I think about Megan for a while, and I feel really, really sorry for her. Then my thoughts drift to what Cordelia said about Magnus.
Apparently he went up to her just minutes after I left and asked where I was. And Cordelia lied and said I’d gone home cos I was tired, and he said, ‘Well, that’s a shame, cos I saw her come in and she was looking really cool. She should wear her hair straight more often.’
Cordelia watched me carefully as she told me this. I felt my colour rise.
‘Sassy!’ She grinned wickedly. ‘You do still fancy him, don’t you?’
‘Well, yeah,’ I admitted. ‘If there’s nothing between him and Megan.’
I pick out a few chords and try to make up a new song – about a boy who swims like a dolphin. But I can’t block out this image of Megan all tubed up, lying on a hospital bed, a little machine going beep beep beep above her, and I feel so bad.
I mean, I’ve always wanted revenge for her Crime Against Sassy, but I never wanted her to end up in hospital. I’m not that vengeful. A little accident, probably involving her hair, which she is really, really vain about – like the hairdresser messing up and her coming out with it luminous green, oh and totally frizzy. That was the worst I ever wished for.
The thing is me and Megan go way back. We met at nursery. At the water‐play basin. I’d just put Diver Dan on top of his diving board and she immediately whacked him into the water, which every three‐year‐old knows is just not acceptable.
Anyway I clobbered her and made her nose bleed and she scratched me and made my hand bleed and all the water went red and swirly and she was howling and I was howling and then we were Best Friends forever. Blood Sisters even.
Until Primary Seven, that is.
Suddenly my mobile beeps and I dive for it. It’s Taslima. And guess what? Megan phoned Taslima half an hour ago, and she’s absolutely fine! This big whoosh of relief rockets up through me.
According to Megan, it was all a silly misunderstanding. She’d eaten nothing but boiled eggs for three whole days so she could get into her fave dress for the party, and then she’d been SO ravenous she’d gobbled a bumper bag of spicy salsa crisps and a whole pile of strawberry laces – not to mention a couple of cheese strings – then suddenly she had this HUGE tummy ache, so she’d gone into her mum’s bathroom and was trying to get some Tummy Soothers from the medicine cabinet when she went all dizzy and knocked all her mum’s pill bottles on to the floor and that’s when someone burst the door open and everyone freaked out completely and next thing she knew she was in hospital trying to convince them not to pump her stomach.

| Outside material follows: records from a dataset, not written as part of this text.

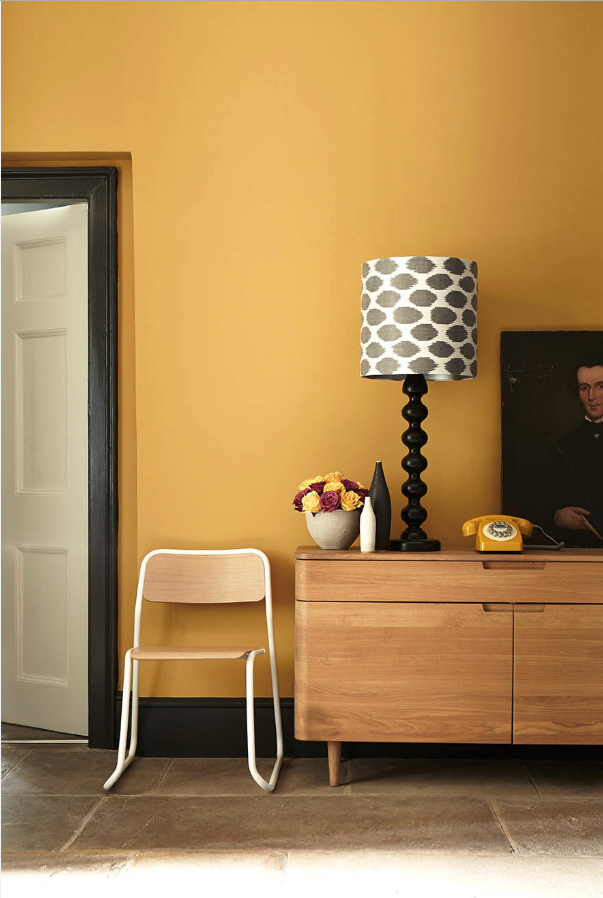 Decorating With Mustard Yellow - heydjangles.com - Can't go wrong pairing mustard yellow and black! Mustard walls with black accents, love the mid-century vibes of this hallway, retro telephone and black trim. Image by Designerpaint. #mustardyellow #retrodecor #mustardaesthetic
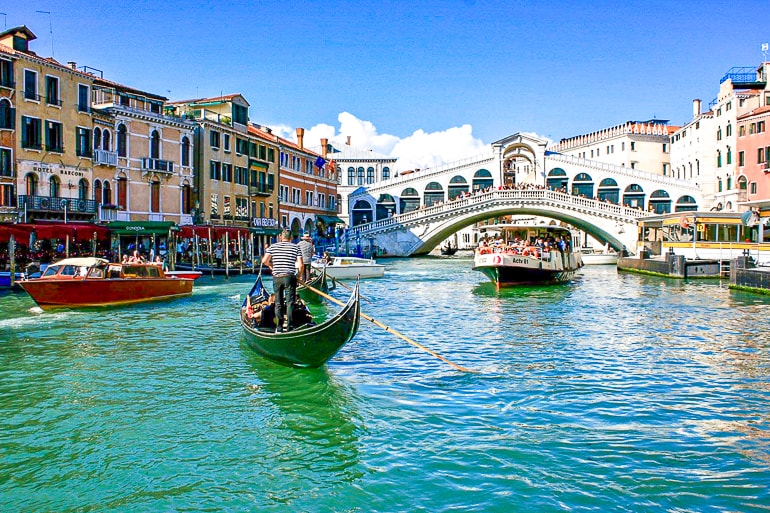bridge over canal with boats in front rialto bridge one day in italy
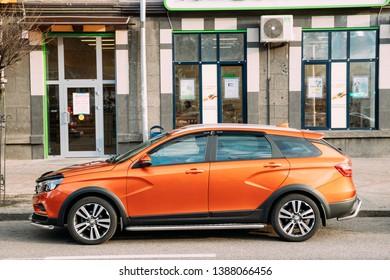 Gomel, Belarus - April 16, 2019: Orange Lada Vesta SW Cross Car Parked At Street. Side View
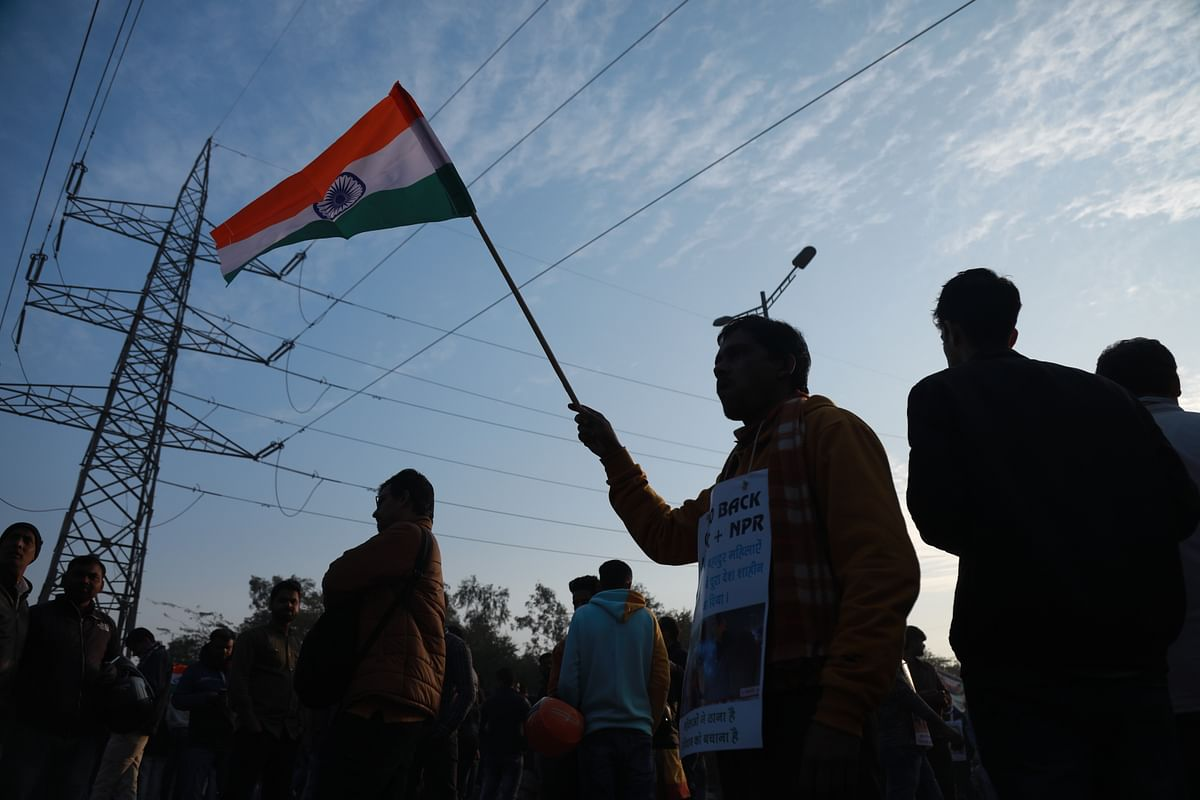 Anti-CAA protester waves the Indian flag at Shaheen Bagh protests.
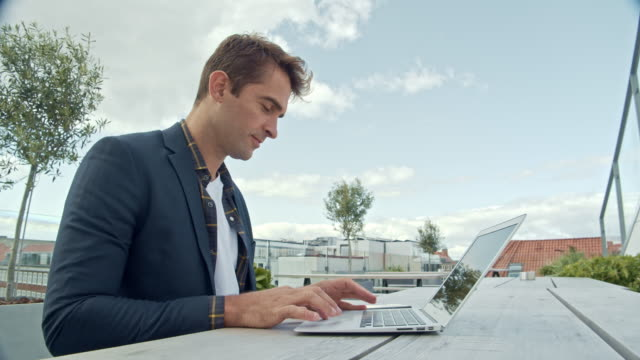 Handsome Guy Using Laptop Outside Lockdown Medium Shot Of Handsome Guy Using Laptop Outside On Table And Smiling mid adult men stock videos & royalty-free footage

What a complete and totally‐blotally FIASCO!
I’m so glad she’s OK. I really did not want her to die.
Before she rings off, Taslima asks if I’m still feeling OK, you know, about the Magnus thing. And I say it’s cool, which it is. Cos compared to dying, getting juice spilled over your dress and your heart slightly cracked is nothing. Taslima says it is so obvious Magnus and me should be together, and that the path of true love never runs smooth. She says Megan was just a little bump along the way.
Then Taslima has to go cos she’s used up all her free minutes, so I chuck my mobile on the bed, pick my guitar up again and try an F chord.
When I was first learning to play my fingers hurt so much I didn’t think I was ever going to overcome the pain of the metal strings cutting into them. I had to soak my fingertips in vinegar16 to harden them up, and now it hardly bothers me at all.
I put the F chord together with an A minor and a D, which is kind of tricky, and I start to hum along to it. Then, once I’ve got the rhythm going, I start to sing.
Oh why can’t people be more like dolphins?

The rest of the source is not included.